There is some debate as to whether opportunity costs can in fact be negative. The argument goes that opportunity costs are the profit foregone from choosing the next best alternative. The key concept in this argument is “the profit foregone” not the cost foregone. But this approach fails to consider the possibility that an investor could easily be faced with the choice between making an investment or paying down a loan. When a liability or debt is involved, then the choice changes from “what is the lost opportunity of not making a particular choice” to “what is the potential realized loss from not taking a certain action?”
Perhaps an example will help. Let’s say you have $10,000 to invest and are able to purchase a fixed income investment that will pay you 5% annually, giving you $500 per year. At the same time, let’s say you have a mortgage on your house that is costing you 7% annually. If you use the $10,000 to help pay down the mortgage instead of investing it, you are saving 7% in interest expense, or $700. In other words, by paying down the principal on the mortgage by $10,000, you won’t have to pay 7% on this borrowed money, saving yourself $700 a year, which is the same thing as earning $700.
So here you are faced with an opportunity cost that could potentially be negative. How? Because the 7% rate of borrowing is higher than the 5% investment return, if you chose to make the investment instead of paying down the loan you will have a negative opportunity cost at the end of the year. $10,000 at 7% is $700 in interest expenses on the mortgage, while $10,000 at 5% is $500 in income from the investment. By not using the money to pay down the mortgage, the opportunity cost is $200 in net interest expense. This is a negative opportunity cost. It is $200 out of your pocket as a cost, rather than a foregone profit.
Using our earlier calculation for opportunity cost you get:
Opportunity cost of not paying down the mortgage: ($700) / $500 = ($1.40) per year
In words, for every dollar you earn from the investment, you sacrifice the opportunity to reduce debt by $1.40 over the course of a year.
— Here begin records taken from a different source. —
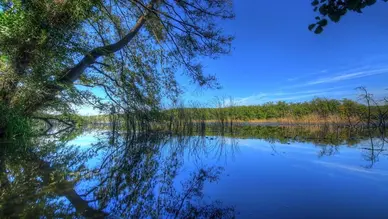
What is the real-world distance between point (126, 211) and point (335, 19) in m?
2.41

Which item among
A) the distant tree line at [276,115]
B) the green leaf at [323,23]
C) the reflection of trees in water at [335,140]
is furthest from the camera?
the distant tree line at [276,115]

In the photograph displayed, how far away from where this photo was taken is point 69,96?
24.0 feet

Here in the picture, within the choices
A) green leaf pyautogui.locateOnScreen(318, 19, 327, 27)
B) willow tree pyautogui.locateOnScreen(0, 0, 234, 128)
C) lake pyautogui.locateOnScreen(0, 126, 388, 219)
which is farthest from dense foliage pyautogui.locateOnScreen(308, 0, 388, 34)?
willow tree pyautogui.locateOnScreen(0, 0, 234, 128)

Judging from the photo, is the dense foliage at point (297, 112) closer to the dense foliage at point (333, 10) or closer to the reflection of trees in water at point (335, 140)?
the reflection of trees in water at point (335, 140)

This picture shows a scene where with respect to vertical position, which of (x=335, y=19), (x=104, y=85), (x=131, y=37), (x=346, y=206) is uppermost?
(x=131, y=37)

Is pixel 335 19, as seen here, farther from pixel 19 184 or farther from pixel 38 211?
pixel 19 184

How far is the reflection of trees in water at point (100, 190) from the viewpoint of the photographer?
2.03 meters

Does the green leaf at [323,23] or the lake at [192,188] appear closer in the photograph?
the lake at [192,188]

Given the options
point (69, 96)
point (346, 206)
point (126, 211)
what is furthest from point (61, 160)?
point (346, 206)

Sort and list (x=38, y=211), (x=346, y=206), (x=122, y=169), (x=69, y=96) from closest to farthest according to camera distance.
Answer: (x=38, y=211) < (x=346, y=206) < (x=122, y=169) < (x=69, y=96)

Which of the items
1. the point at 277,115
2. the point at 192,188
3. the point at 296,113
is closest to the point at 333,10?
the point at 192,188

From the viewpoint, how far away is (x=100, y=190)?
102 inches

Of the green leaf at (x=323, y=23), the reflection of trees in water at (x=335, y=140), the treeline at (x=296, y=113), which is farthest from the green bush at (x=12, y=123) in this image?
the green leaf at (x=323, y=23)

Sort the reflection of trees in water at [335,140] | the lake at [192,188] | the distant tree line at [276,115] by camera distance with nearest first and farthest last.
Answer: the lake at [192,188], the reflection of trees in water at [335,140], the distant tree line at [276,115]
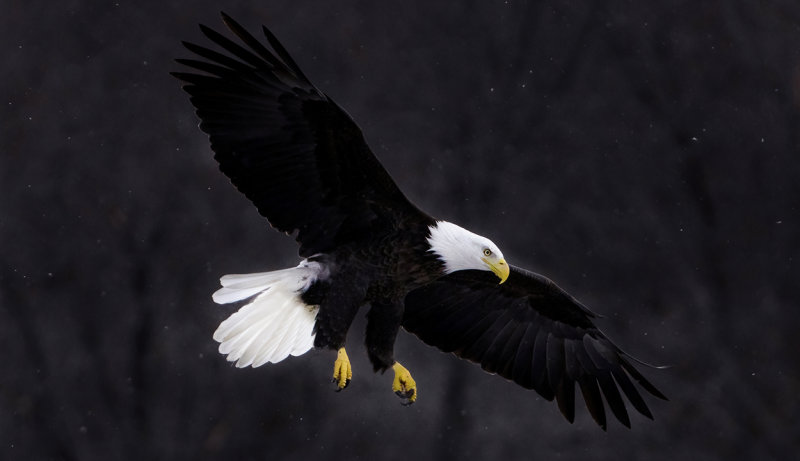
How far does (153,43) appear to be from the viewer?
8250mm

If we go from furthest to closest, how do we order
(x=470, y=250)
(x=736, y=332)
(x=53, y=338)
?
1. (x=736, y=332)
2. (x=53, y=338)
3. (x=470, y=250)

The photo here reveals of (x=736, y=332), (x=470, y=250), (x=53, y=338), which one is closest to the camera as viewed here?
(x=470, y=250)

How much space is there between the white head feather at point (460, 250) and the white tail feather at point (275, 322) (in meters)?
0.48

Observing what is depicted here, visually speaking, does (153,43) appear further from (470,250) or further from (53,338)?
(470,250)

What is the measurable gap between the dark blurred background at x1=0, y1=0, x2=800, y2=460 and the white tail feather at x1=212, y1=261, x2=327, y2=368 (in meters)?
2.41

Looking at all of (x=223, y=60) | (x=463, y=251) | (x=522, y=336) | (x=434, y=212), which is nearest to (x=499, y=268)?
(x=463, y=251)

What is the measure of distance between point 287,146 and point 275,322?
2.38 feet

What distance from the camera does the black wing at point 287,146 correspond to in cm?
502

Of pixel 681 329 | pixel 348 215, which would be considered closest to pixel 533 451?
pixel 681 329

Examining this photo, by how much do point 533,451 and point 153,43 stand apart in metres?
3.47

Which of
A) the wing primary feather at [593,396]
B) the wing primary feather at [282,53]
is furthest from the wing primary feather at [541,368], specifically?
the wing primary feather at [282,53]

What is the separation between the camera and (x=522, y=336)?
19.5 ft

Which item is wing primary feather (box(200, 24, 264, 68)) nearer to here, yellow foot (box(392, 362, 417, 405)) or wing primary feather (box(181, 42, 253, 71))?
wing primary feather (box(181, 42, 253, 71))

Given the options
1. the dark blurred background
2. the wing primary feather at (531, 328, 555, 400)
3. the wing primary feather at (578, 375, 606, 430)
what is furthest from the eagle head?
the dark blurred background
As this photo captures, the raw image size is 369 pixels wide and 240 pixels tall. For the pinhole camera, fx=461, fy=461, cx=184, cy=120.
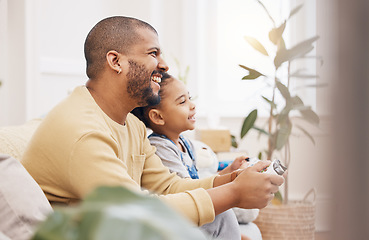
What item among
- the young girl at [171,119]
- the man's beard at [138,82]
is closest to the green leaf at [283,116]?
the young girl at [171,119]

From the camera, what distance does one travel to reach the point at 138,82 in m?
1.27

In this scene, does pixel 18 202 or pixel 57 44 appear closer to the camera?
pixel 18 202

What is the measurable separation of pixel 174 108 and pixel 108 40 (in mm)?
470

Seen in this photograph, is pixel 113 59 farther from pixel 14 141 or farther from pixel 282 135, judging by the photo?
pixel 282 135

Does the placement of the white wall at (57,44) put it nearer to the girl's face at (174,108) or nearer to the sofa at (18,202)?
the girl's face at (174,108)

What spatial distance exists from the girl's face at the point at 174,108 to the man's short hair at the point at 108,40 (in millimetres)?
400

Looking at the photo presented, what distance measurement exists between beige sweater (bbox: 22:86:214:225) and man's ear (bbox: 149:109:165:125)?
40 centimetres

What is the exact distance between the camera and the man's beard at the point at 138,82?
1.26 meters

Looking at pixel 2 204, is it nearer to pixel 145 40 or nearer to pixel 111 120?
pixel 111 120

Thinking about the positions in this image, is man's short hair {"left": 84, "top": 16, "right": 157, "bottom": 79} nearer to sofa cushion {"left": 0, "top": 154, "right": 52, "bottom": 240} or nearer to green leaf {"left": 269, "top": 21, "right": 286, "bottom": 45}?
sofa cushion {"left": 0, "top": 154, "right": 52, "bottom": 240}

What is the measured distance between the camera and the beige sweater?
3.14 feet

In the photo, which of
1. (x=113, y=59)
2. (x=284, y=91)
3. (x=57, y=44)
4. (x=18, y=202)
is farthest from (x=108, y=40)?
(x=57, y=44)

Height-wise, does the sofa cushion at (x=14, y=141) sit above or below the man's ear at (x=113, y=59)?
below

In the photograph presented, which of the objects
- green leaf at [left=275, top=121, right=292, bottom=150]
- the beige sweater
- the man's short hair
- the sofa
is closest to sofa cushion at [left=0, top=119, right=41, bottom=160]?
the beige sweater
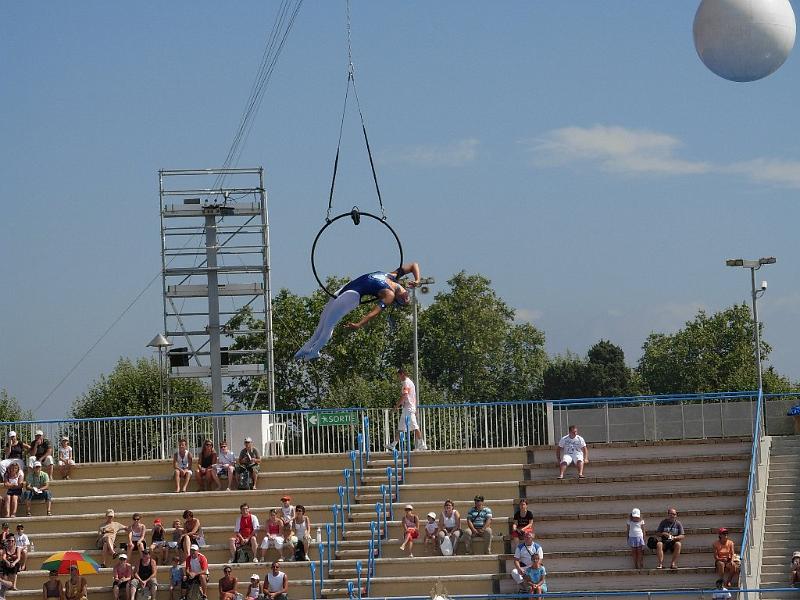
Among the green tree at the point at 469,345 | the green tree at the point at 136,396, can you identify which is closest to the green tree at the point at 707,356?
the green tree at the point at 469,345

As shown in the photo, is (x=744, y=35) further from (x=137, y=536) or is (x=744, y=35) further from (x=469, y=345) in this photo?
(x=469, y=345)

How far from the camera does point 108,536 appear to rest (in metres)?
23.8

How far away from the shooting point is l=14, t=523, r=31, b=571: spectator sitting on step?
23.7 m

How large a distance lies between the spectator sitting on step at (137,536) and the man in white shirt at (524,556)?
5.68 m

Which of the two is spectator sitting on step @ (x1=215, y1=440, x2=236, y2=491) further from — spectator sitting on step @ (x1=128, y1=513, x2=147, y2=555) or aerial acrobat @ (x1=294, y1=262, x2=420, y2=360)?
aerial acrobat @ (x1=294, y1=262, x2=420, y2=360)

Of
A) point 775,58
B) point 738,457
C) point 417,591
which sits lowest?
point 417,591

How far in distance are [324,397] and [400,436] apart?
3977 cm

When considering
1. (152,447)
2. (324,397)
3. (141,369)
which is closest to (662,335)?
(324,397)

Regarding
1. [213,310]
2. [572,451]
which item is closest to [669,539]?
[572,451]

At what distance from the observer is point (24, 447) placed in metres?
26.3

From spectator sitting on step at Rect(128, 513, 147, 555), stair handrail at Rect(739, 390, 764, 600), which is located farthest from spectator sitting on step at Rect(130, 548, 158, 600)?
stair handrail at Rect(739, 390, 764, 600)

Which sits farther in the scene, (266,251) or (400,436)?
(266,251)

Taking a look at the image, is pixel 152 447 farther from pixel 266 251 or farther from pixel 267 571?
pixel 266 251

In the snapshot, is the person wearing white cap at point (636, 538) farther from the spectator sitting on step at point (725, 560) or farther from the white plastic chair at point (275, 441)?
the white plastic chair at point (275, 441)
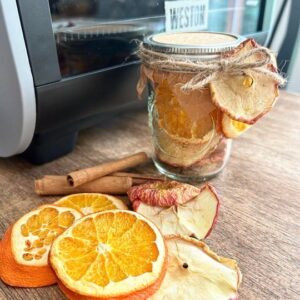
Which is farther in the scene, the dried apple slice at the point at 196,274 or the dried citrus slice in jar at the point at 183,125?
the dried citrus slice in jar at the point at 183,125

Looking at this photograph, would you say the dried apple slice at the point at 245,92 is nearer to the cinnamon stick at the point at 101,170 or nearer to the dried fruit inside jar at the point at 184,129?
the dried fruit inside jar at the point at 184,129

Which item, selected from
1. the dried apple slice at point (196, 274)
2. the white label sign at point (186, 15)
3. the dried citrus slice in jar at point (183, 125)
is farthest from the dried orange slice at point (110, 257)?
the white label sign at point (186, 15)

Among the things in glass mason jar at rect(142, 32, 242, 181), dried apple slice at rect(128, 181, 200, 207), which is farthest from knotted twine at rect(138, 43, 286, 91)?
dried apple slice at rect(128, 181, 200, 207)

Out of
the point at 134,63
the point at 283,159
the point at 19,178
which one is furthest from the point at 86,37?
the point at 283,159

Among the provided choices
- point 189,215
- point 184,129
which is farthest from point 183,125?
point 189,215

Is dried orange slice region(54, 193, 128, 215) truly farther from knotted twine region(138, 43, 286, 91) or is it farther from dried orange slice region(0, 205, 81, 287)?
knotted twine region(138, 43, 286, 91)

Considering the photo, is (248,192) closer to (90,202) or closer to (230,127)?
(230,127)

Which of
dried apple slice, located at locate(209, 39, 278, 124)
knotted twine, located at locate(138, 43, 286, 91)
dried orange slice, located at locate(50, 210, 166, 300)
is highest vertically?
knotted twine, located at locate(138, 43, 286, 91)

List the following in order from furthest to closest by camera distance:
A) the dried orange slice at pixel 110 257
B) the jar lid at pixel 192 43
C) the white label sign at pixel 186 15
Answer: the white label sign at pixel 186 15
the jar lid at pixel 192 43
the dried orange slice at pixel 110 257
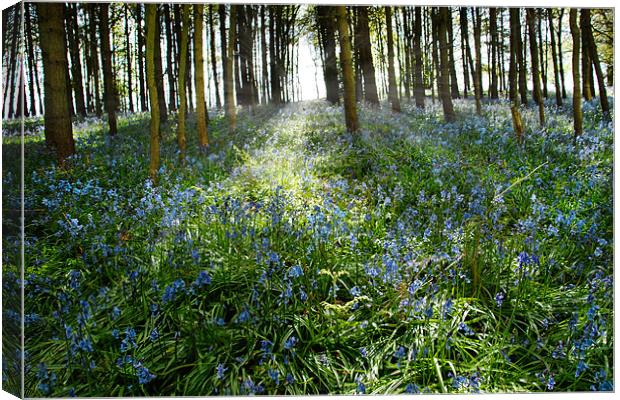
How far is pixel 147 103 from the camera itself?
2.73 meters

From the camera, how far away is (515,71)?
9.36 ft

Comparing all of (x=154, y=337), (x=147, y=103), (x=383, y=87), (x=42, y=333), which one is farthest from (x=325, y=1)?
(x=42, y=333)

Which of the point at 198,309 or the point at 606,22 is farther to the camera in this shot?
the point at 606,22

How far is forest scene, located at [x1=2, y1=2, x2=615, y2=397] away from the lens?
2.39 m

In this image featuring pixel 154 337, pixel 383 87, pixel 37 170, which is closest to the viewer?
pixel 154 337

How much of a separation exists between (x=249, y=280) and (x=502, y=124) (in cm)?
175

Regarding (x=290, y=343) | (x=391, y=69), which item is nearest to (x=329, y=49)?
(x=391, y=69)

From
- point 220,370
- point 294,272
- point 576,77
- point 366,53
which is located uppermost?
point 366,53

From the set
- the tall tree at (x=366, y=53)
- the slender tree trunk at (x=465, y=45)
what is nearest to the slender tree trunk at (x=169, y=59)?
the tall tree at (x=366, y=53)

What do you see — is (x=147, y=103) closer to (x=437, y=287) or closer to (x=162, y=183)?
(x=162, y=183)

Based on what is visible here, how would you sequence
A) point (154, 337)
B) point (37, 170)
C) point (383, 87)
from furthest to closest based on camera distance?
point (383, 87) → point (37, 170) → point (154, 337)

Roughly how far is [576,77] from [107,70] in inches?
109

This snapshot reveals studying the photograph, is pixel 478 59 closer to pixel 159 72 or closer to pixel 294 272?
pixel 294 272

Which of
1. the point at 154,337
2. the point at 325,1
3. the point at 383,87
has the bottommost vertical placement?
the point at 154,337
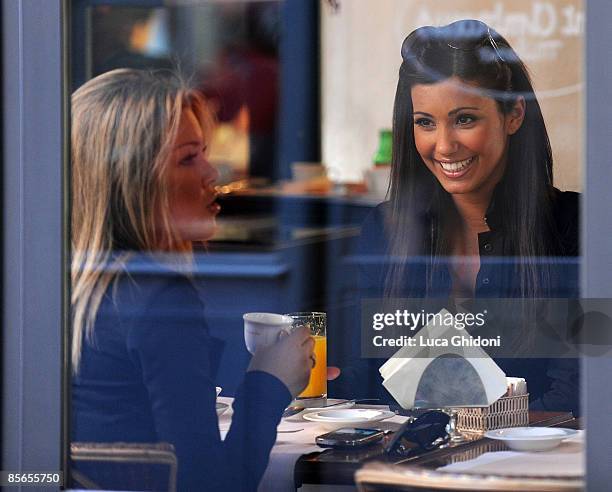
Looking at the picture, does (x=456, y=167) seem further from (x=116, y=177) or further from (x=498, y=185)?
(x=116, y=177)

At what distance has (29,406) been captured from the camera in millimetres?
1854

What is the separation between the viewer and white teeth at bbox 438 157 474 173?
216cm

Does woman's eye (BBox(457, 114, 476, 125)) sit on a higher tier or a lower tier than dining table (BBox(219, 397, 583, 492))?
higher

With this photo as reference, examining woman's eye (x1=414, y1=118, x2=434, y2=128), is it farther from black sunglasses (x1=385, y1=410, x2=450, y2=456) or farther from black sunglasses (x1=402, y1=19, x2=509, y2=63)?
black sunglasses (x1=385, y1=410, x2=450, y2=456)

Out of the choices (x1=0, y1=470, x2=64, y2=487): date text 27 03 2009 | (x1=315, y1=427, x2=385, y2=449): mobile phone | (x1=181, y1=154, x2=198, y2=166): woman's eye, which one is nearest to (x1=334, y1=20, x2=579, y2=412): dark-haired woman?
(x1=315, y1=427, x2=385, y2=449): mobile phone

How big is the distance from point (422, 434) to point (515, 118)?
2.26 ft

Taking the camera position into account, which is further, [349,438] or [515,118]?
[515,118]

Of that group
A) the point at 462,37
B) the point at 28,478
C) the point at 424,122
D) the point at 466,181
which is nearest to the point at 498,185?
the point at 466,181

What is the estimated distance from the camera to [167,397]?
199cm

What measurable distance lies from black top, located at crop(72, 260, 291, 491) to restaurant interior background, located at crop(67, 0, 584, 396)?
75mm

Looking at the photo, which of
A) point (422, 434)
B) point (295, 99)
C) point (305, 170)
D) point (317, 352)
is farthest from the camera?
point (295, 99)

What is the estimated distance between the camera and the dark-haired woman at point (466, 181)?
6.54 ft

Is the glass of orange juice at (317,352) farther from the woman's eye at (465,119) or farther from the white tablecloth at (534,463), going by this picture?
the woman's eye at (465,119)

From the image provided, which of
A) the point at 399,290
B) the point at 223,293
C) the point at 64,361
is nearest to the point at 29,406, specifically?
the point at 64,361
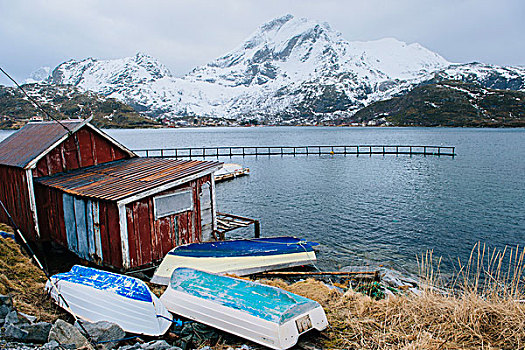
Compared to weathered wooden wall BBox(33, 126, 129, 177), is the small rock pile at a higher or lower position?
lower

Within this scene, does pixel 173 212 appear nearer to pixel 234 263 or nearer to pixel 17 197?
pixel 234 263

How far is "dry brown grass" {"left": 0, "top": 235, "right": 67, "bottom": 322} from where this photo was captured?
24.1ft

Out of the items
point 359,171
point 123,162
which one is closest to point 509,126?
point 359,171

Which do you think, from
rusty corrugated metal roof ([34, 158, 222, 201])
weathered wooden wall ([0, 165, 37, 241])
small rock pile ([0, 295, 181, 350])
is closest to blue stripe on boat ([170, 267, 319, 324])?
small rock pile ([0, 295, 181, 350])

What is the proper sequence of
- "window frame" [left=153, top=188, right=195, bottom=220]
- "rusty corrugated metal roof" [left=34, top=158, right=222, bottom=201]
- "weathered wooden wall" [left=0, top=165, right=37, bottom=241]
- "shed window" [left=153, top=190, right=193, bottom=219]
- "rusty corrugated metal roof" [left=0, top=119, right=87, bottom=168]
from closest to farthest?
"rusty corrugated metal roof" [left=34, top=158, right=222, bottom=201] < "window frame" [left=153, top=188, right=195, bottom=220] < "shed window" [left=153, top=190, right=193, bottom=219] < "weathered wooden wall" [left=0, top=165, right=37, bottom=241] < "rusty corrugated metal roof" [left=0, top=119, right=87, bottom=168]

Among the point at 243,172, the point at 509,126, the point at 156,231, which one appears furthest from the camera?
the point at 509,126

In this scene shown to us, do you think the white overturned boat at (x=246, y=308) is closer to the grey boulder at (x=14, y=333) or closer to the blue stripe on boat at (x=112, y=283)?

The cost is negative for two reasons. First, every dollar of investment is insufficient to cover the interest you are paying by $0.40. Second, every dollar of return on your investment is offsetting the interest expense as well.
In our example above if the investment had a return of 5% and the loan had an interest rate of 5% then the opportunity cost would be zero. The return would offset the interest expense and the investor would be no better or worse off from making one decision over another.